> [Texto fornecido]:
· · ·

Em biografia encomendada e marcada por preconceitos, Karl Marx qualifica Simón Bolívar de covarde e antidemocrático

FRANCISCO DORATIOTO
ESPECIAL PARA A FOLHA

Karl Marx estava praticamente na miséria em meados da década de 1850, a ponto de, no duro inverno londrino de 1855, pedir ajuda financeira a Engels para comprar carvão e manter a casa aquecida.
Três anos antes, emprestara dinheiro de um vizinho para pagar o caixão da filha que morrera com um ano de idade.
Essa situação explica ter o filósofo alemão aceito, em 1857, convite de Charles Dana, editor do "New York Daily Tribune", extensivo a Engels, para escreverem verbetes de história militar e biografias para a "New American Cyclopaedia".
A Marx coube escrever a biografia de Simón Bolívar (na realidade, Simón José Antonio de la Santísima Trinidad Bolívar y Ponte Palacios y Blanco), embora não tivesse maior interesse ou conhecimento sobre o personagem.

"Canalha"
Bolívar morrera em 1830, e sua imagem póstuma era de competente estrategista militar e talentoso diplomata na luta pela independência de parte da América do Sul da Espanha, atuação que lhe valeu o título de "Libertador".
O pensamento marxista inspirou, no século 20, movimentos anticolonialistas, de libertação nacional, e o surgimento de interpretações teóricas críticas à expansão do capitalismo, como a do imperialismo.
Atualmente, o presidente venezuelano Hugo Chávez, com base em idéias que imagina terem sido de Bolívar, defende projeto político "bolivariano" e "socialista" e faz referências ao marxismo.
Nessas circunstâncias, há uma certa expectativa de que este ensaio de 24 páginas de Marx seja simpático a Bolívar.
Não é, porém, o que ocorre.

· · ·

> [Trechos das linhas]:
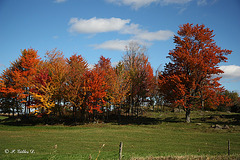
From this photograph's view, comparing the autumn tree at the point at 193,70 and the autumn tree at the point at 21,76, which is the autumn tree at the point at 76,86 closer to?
the autumn tree at the point at 21,76

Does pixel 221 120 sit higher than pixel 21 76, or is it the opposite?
pixel 21 76

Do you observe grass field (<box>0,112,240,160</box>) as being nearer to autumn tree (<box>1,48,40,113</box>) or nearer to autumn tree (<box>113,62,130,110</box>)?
autumn tree (<box>113,62,130,110</box>)

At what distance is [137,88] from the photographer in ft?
143

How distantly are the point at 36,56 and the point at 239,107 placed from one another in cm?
4681

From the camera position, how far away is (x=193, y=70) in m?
34.1

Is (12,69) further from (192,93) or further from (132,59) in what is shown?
(192,93)

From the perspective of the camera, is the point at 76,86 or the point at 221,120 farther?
the point at 76,86

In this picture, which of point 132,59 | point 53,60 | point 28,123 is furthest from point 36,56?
point 132,59

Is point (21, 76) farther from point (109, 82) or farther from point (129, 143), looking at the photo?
point (129, 143)

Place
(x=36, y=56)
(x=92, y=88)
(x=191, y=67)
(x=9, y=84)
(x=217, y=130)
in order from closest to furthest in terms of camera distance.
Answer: (x=217, y=130), (x=191, y=67), (x=92, y=88), (x=9, y=84), (x=36, y=56)

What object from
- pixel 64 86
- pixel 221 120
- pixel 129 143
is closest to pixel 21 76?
pixel 64 86

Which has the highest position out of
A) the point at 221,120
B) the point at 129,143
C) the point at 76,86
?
the point at 76,86

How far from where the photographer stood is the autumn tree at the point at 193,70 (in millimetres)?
32688

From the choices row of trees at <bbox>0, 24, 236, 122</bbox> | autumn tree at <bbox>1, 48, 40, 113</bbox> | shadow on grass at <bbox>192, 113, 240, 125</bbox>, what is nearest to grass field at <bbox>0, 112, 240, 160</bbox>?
shadow on grass at <bbox>192, 113, 240, 125</bbox>
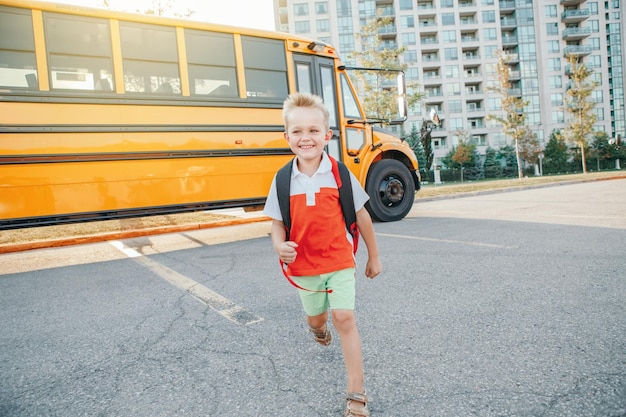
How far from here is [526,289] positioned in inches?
103

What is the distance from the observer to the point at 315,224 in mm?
1609

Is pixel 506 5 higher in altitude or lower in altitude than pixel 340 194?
higher

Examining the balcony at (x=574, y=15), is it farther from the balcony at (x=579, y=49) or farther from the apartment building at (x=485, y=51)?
the balcony at (x=579, y=49)

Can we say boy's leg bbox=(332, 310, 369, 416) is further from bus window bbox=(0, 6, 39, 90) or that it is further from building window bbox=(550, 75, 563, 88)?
→ building window bbox=(550, 75, 563, 88)

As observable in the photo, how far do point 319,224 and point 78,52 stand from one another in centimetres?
410

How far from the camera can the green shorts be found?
1.53 meters

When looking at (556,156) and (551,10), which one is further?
(551,10)

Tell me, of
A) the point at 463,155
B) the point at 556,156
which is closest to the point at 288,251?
the point at 463,155

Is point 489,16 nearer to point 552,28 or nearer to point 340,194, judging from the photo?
point 552,28

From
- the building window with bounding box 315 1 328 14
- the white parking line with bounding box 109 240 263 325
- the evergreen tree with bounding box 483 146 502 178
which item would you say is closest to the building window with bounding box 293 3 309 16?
the building window with bounding box 315 1 328 14

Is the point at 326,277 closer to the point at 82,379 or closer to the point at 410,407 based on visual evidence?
the point at 410,407

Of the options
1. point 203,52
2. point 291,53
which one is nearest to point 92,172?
point 203,52

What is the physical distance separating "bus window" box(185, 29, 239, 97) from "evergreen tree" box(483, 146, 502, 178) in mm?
48505

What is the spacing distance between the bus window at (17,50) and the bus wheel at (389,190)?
4402mm
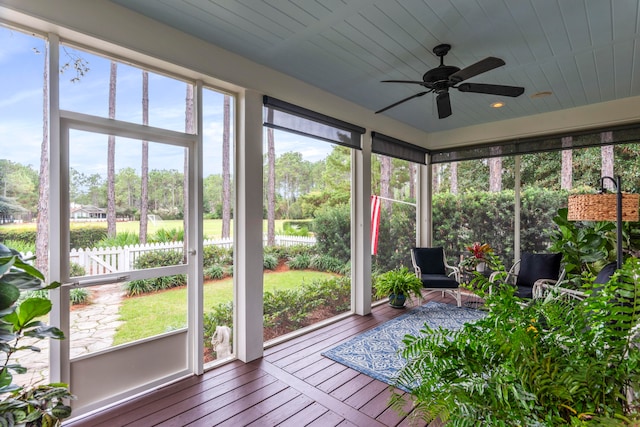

· · ·

> [Descrição da tarefa]: Continue o texto sobre Marx e Bolívar logo depois da última frase. As linhas são um material à parte e não têm ligação com o texto sobre Marx e Bolívar.

> [Resposta final]:
Marx detestava visceralmente Bolívar. Em carta a Engels, classificou o "Libertador" como "o mais covarde, brutal e miserável dos canalhas", enquanto no ensaio, mais comedido, apresenta-o como aristocrata, antidemocrático, covarde em campo de batalha, ambicioso em tornar-se ditador dos territórios que libertara.
De fato, Bolívar foi um riquíssimo latifundiário e não via nas massas populares consciência política suficiente para poder governar seu destino.

Queda no subjetivismo
Marx, embora elaborador do "materialismo histórico", que se propõe a explicar a história por suas condições objetivas, cai, contudo, no subjetivismo quanto a seu biografado.
Responsabiliza-o por dificuldades militares que, na realidade, são compreensíveis no contexto em que se deu a luta pela independência e adota postura simplificadora dos fatos ao apresentá-lo como sedento de poder -quando o mais justo seria vê-lo simultaneamente como líder e instrumento no processo, nem sempre linear e harmonioso, da construção de uma nova ordem política.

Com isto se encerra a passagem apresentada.